16. Reconnaître le droit des femmes à accéder à la présidence de la
république.
17. Combattre les prétentions sectaires, [en soulignant] que la bannière de
l’islam [doit être] unique.
18. Inviter les gens à aller vers Dieu par la gratitude et la sagesse, et
pas par les menaces.
19. Faire évoluer l’enseignement d’Al-Azhar.
20. Reconnaître le droit des chrétiens à accéder à des fonctions importantes
et [même] à la présidence de la république.
21. Séparer le discours religieux et le pouvoir et rétablir son lien avec
les besoins de la société.
22. Améliorer le lien entre la dawah [l’appel à se convertir à l’islam] et
la technologie moderne, les chaînes satellitaires et le marché des cassettes
musulmanes.
*
Ces 22 points sont suivis d’autant de paragraphes de commentaires.
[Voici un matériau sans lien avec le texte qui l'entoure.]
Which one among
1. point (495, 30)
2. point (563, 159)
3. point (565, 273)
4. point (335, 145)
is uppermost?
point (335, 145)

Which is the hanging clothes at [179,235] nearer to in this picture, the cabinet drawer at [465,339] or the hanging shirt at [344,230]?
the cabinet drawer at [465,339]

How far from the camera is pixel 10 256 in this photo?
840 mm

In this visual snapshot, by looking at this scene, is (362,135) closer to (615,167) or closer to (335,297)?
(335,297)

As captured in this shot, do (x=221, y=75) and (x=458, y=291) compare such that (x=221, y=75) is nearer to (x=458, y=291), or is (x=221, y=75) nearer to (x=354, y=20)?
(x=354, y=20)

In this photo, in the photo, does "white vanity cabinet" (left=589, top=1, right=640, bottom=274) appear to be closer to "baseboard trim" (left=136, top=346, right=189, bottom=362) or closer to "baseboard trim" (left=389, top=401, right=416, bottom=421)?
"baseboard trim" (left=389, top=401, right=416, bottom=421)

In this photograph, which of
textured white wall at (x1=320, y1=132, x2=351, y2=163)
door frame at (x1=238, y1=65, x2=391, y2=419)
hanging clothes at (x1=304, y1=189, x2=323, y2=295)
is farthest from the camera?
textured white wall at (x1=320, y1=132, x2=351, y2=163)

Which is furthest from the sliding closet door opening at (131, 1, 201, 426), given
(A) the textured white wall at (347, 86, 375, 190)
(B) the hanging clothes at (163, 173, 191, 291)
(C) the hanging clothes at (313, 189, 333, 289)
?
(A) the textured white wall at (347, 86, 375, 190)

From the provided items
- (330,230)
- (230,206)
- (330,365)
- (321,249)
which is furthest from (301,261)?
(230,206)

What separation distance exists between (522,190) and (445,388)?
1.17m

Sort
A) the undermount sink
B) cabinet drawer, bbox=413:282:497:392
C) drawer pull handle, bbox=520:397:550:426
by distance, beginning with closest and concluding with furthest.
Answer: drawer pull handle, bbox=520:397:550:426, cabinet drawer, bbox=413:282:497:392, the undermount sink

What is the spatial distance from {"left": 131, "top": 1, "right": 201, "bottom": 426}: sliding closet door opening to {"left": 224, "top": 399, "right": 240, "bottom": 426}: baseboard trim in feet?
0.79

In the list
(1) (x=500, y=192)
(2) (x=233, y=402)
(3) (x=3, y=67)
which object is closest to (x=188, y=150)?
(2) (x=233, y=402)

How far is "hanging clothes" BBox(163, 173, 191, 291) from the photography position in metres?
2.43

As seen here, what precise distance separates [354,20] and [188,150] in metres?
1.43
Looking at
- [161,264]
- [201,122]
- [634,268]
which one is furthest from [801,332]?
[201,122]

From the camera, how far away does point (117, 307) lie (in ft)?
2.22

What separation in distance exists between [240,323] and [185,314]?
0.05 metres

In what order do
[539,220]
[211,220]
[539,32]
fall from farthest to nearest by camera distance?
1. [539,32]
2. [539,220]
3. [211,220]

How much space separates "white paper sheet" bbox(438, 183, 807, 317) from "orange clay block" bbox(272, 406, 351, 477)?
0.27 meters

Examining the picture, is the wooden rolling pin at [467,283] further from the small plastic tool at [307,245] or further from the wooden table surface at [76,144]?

Qui,
d’après le père Samir, laissent entrevoir une véritable révolution par
rapport aux manières traditionalistes et puritaines de vivre l'islam qui ont
été introduites dernièrement en Égypte et qui proviennent surtout d'Arabie
Saoudite.
Dans son analyse publiée par "Asia News", le père Samir considère comme
important le point 8, qui propose de séparer la religion et la politique.
Dans le commentaire joint – souligne-t-il – figure le mot "almaniyyah",
laïcité. Un mot qui, dans les pays arabes, est généralement compris comme
signifiant athéisme et qui est donc condamné par principe. C’est tellement
vrai que, pendant le synode consacré au Moyen-Orient qui a eu lieu à Rome en
octobre dernier, les évêques ont évité de l’utiliser.
Dans le cas présent, au contraire, les auteurs du document écrivent dans
leur commentaire que la laïcité ne doit pas être considérée comme une
ennemie de la religion, mais plutôt comme une protection contre
l'utilisation politique ou commerciale de la religion. "Dans ce contexte
–
écrivent-ils – la laïcité se trouve en harmonie avec l'islam et par
conséquent elle est juridiquement acceptable". Mais elle ne l’est pas si
elle se transforme en un contrôle exercé par l’État sur les activités
musulmanes.
Commentaire du père Samir :
"Ce point, même s’il a fait l’objet de beaucoup de débats, est la preuve du
fait qu’est en train de naître en Égypte le concept de société civile, qui
ne coïncide pas immédiatement avec la communauté musulmane".
Le point 6 concernant la guerre sainte est également remarquable. Les
auteurs du document n’admettent celle-ci que si elle est défensive et
uniquement en terre musulmane. Il n’est jamais permis de tuer des gens
désarmés, des femmes, des personnes âgées, des enfants, des prêtres, des
moines. Il n’est jamais permis d’attaquer des lieux de prière. Les auteurs
soulignent que cette doctrine est celle de l'islam depuis 1 400 ans et que
ceux qui la violent la trahissent gravement.
*
Le signal qui est émis par ce document est faible. Cependant il ne faut pas
le négliger. Lorsque ces sujets ont été traités – c’est arrivé plusieurs
fois jusqu’à maintenant – lors de discussions entre personnalités de
l’Église catholique et de l'islam, il n’est jamais arrivé qu’ils soient
repris et diffusés dans l'opinion publique musulmane.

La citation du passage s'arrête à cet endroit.